* _課題_: 下にある元文書の全文を、一字一句変えずに書き写すこと。

* _元文書_:
+---+

ニンニクをスライスするとき、決まっていつも思い出すのが、映画「グッドフェローズ」でマフィア達が刑務所内で料理をするシーンだ。

投獄されてもお金の力で自由が効く彼らは、極上の肉やワインを運び込ませてせっせとコース料理をつくったりしているのだが、下ごしらえ担当のポーリー(法廷侮辱罪)がカミソリの刃を使って薄く薄くニンニクをスライスするので、火にかけると油に溶けて消えて無くなる、という描写がある。
ニンニクをみじん切りにする前段階のスライスしているときに思い出しては、次はやってみようと思うのだが、あそこまで薄くは切れない。

それとキッチンと何の関係があるのかというと、ニンニクを刻んだりネギを刻んだりするときに非常に重要なのがキッチンの高さだからだ。

+---+

* _提供データ_:
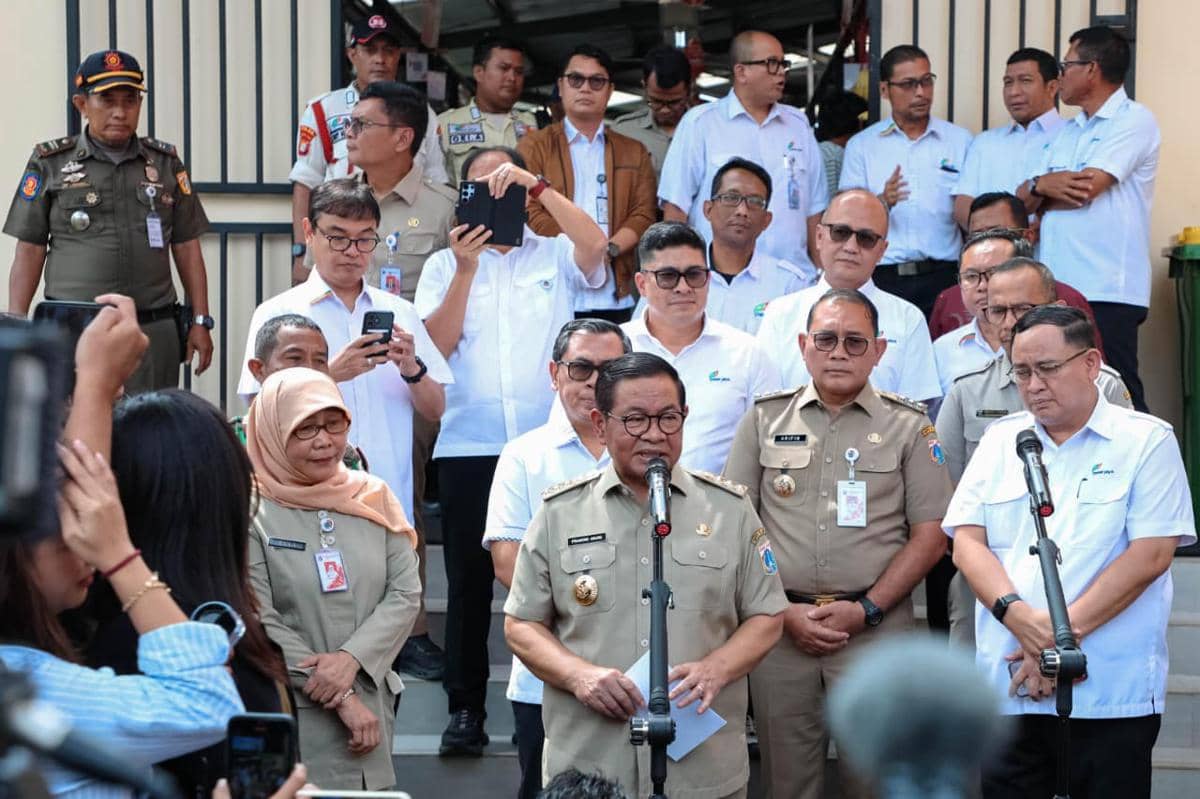 Gubernur DKI Jakarta, Pramono Anung, meresmikan Pasar Kombongan di Kemayoran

+---+

* _課題の結果_:
ニンニクをスライスするとき、決まっていつも思い出すのが、映画「グッドフェローズ」でマフィア達が刑務所内で料理をするシーンだ。

投獄されてもお金の力で自由が効く彼らは、極上の肉やワインを運び込ませてせっせとコース料理をつくったりしているのだが、下ごしらえ担当のポーリー(法廷侮辱罪)がカミソリの刃を使って薄く薄くニンニクをスライスするので、火にかけると油に溶けて消えて無くなる、という描写がある。
ニンニクをみじん切りにする前段階のスライスしているときに思い出しては、次はやってみようと思うのだが、あそこまで薄くは切れない。

それとキッチンと何の関係があるのかというと、ニンニクを刻んだりネギを刻んだりするときに非常に重要なのがキッチンの高さだからだ。